Police minister Bheki Cele kept his job despite failing so badly at it that 337 people died, thousands lost their livelihoods, and billions of rands of value was destroyed during a week where the police were either unwilling or unable to protect people and property while Cele himself was nowhere to be seen.

It’s a job he should not have had in the first place since he, too, is stained by corruption. In July 2011, then-Public Protector Thuli Madonsela found Cele guilty of improper conduct and maladministration for his role in driving the corrupt R1.7 billion lease agreement deal for the Durban and Pretoria police headquarters.

Cele’s incompetence, too, is well-proven. For example, despite Ramaphosa’s promise to women in his seminal speech on gender-based violence in September 2019 that the DNA testing backlog will be addressed, it has now grown to over 300 000 cases.

Increased accountability unlikely

Having himself failed to implement the urgent recommendations of the 2018 high level panel report into the captured and incapacitated State Security Agency, Ramaphosa has seen fit to consolidate the intelligence services in the presidency, effectively appointing himself to head it. This trend of consolidating power in the presidency is concerning, not least because there is no parliamentary portfolio committee overseeing the presidency despite the DA calling for it for over a decade now.

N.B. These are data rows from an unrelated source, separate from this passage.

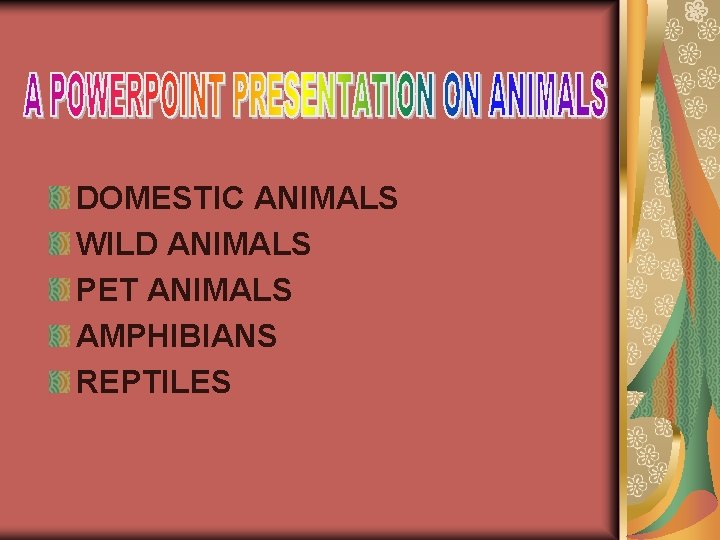 A POWERPOINT PRESENTATION ON ANIMALS

DOMESTIC ANIMALS
WILD ANIMALS
PET ANIMALS
AMPHIBIANS
REPTILES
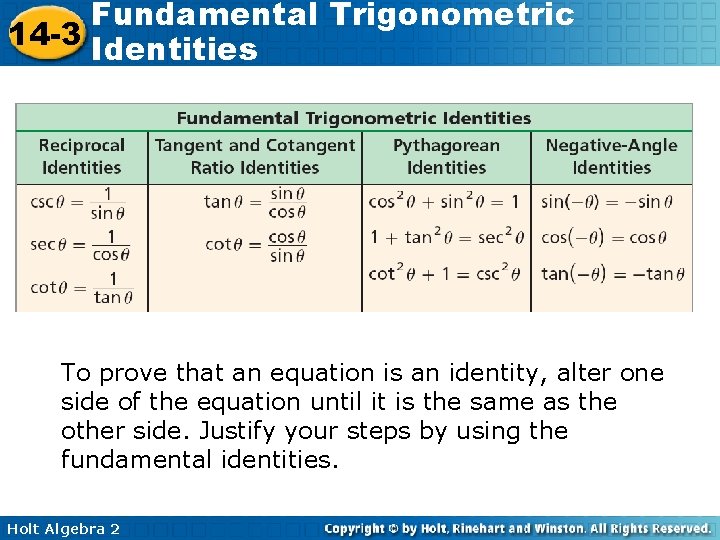 14-3 Fundamental Trigonometric Identities

Fundamental Trigonometric Identities

| Reciprocal Identities | Tangent and Cotangent Ratio Identities | Pythagorean Identities | Negative-Angle Identities |
|---|---|---|---|
| $\csc\theta = \frac{1}{\sin\theta}$ | $\tan\theta = \frac{\sin\theta}{\cos\theta}$ | $\cos^2\theta + \sin^2\theta = 1$ | $\sin(-\theta) = -\sin\theta$ |
| $\sec\theta = \frac{1}{\cos\theta}$ | $\cot\theta = \frac{\cos\theta}{\sin\theta}$ | $1 + \tan^2\theta = \sec^2\theta$ | $\cos(-\theta) = \cos\theta$ |
| $\cot\theta = \frac{1}{\tan\theta}$ | | $\cot^2\theta + 1 = \csc^2\theta$ | $\tan(-\theta) = -\tan\theta$ |

To prove that an equation is an identity, alter one side of the equation until it is the same as the other side. Justify your steps by using the fundamental identities.

Holt Algebra 2

Copyright © by Holt, Rinehart and Winston. All Rights Reserved.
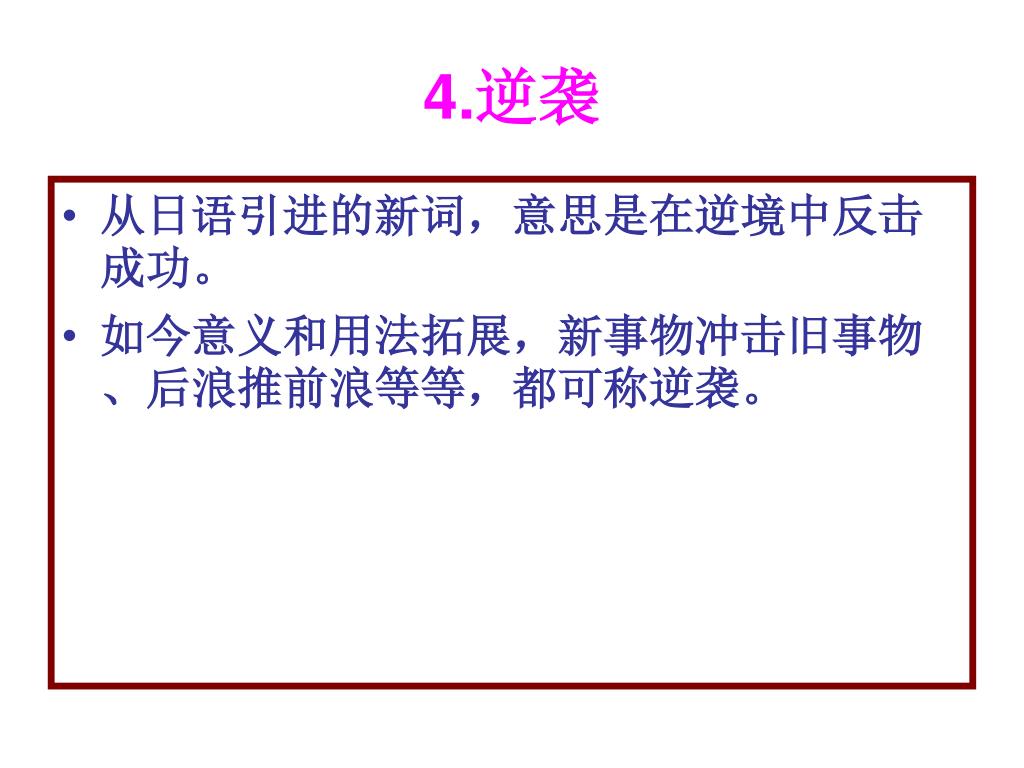 4.逆袭

• 从日语引进的新词，意思是在逆境中反击成功。
• 如今意义和用法拓展，新事物冲击旧事物、后浪推前浪等等，都可称逆袭。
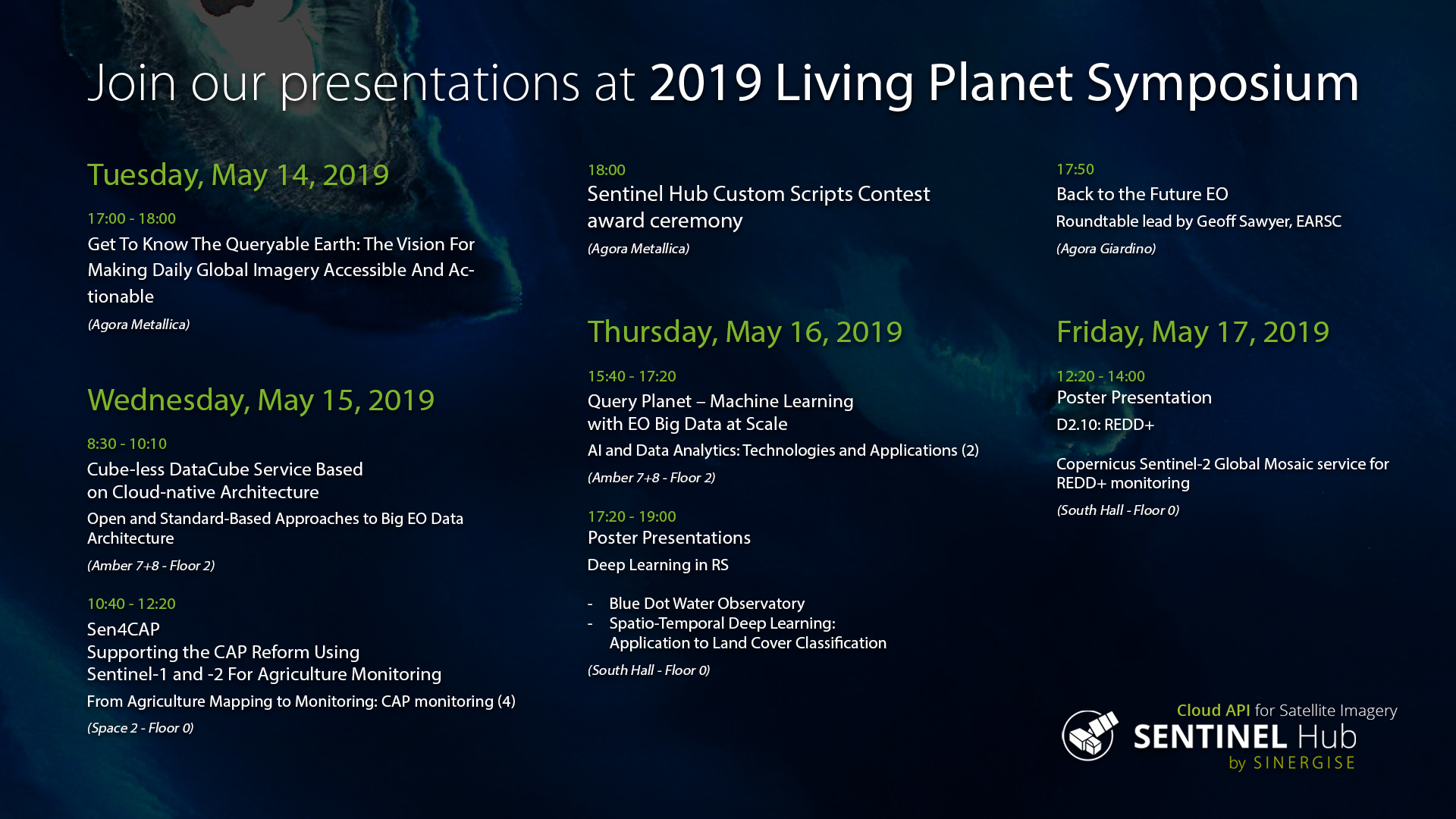 Join our presentations at 2019 Living Planet Symposium

Tuesday, May 14, 2019

17:00 - 18:00
Get To Know The Queryable Earth: The Vision For Making Daily Global Imagery Accessible And Actionable
(Agora Metallica)

Wednesday, May 15, 2019

8:30 - 10:10
Cube-less DataCube Service Based on Cloud-native Architecture
Open and Standard-Based Approaches to Big EO Data Architecture
(Amber 7+8 - Floor 2)

10:40 - 12:20
Sen4CAP
Supporting the CAP Reform Using Sentinel-1 and -2 For Agriculture Monitoring
From Agriculture Mapping to Monitoring: CAP monitoring (4)
(Space 2 - Floor 0)

18:00
Sentinel Hub Custom Scripts Contest award ceremony
(Agora Metallica)

Thursday, May 16, 2019

15:40 - 17:20
Query Planet – Machine Learning with EO Big Data at Scale
AI and Data Analytics: Technologies and Applications (2)
(Amber 7+8 - Floor 2)

17:20 - 19:00
Poster Presentations
Deep Learning in RS

- Blue Dot Water Observatory
- Spatio-Temporal Deep Learning: Application to Land Cover Classification

(South Hall - Floor 0)

17:50
Back to the Future EO
Roundtable lead by Geoff Sawyer, EARSC
(Agora Giardino)

Friday, May 17, 2019

12:20 - 14:00
Poster Presentation
D2.10: REDD+

Copernicus Sentinel-2 Global Mosaic service for REDD+ monitoring
(South Hall - Floor 0)

Cloud API for Satellite Imagery
SENTINEL Hub
by SINERGISE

But accountability is clearly not a priority, otherwise Ramaphosa could not justify appointing the compromised Zizi Kodwa as deputy minister in the presidency responsible for state security. At the Zondo Commission in June, Kodwa was exposed as having received R2 million in kickbacks, some of which he used to purchase an R890 000 Jeep.

So much for the ANC’s step-aside rule for those implicated in corruption. As the mostly absent David Mabuza retained his position as deputy president, it seems even attendance isn’t a core requirement for ministers.

But perhaps the most vivid proof of Ramaphosa’s utter disregard for the democratic principles of accountability and transparency is his promotion of Nosiviwe Mapisa-Nqakula to head the legislature, one of the three arms of state and the constitutional centre of executive oversight. This, after her failure as minister of defence led to the deaths of 337 people and the loss of thousands of livelihoods.

And that failure comes on the back of many others. Under her watch, the SANDF purchased the unregistered interferon drug from Cuba and blundered the investigations into the death of Collins Khosa at the hands of SANDF soldiers. She is notorious for fusing party and state, having smuggled her son’s girlfriend into South Africa onboard an Air Force jet and overseen the ANC’s jaunt to Zimbabwe also onboard an Air Force jet and in violation of lockdown regulations. All comrades are compromised but some are more compromised than others.

Ramaphosa’s reshuffle delivers the nation nothing more than the illusion of action and accountability.

The buck stops with voters

Yet for all that, there is hope. Accountability and reform are options as long as elections are free and fair. If the ANC rejects accountability and reform, as indeed it has, then voters can reject the ANC using the most powerful democratic tool of all: the vote. South Africans are going to have to stop relying on Ramaphosa and start relying on their vote to make South Africa a good place for all of us to live in.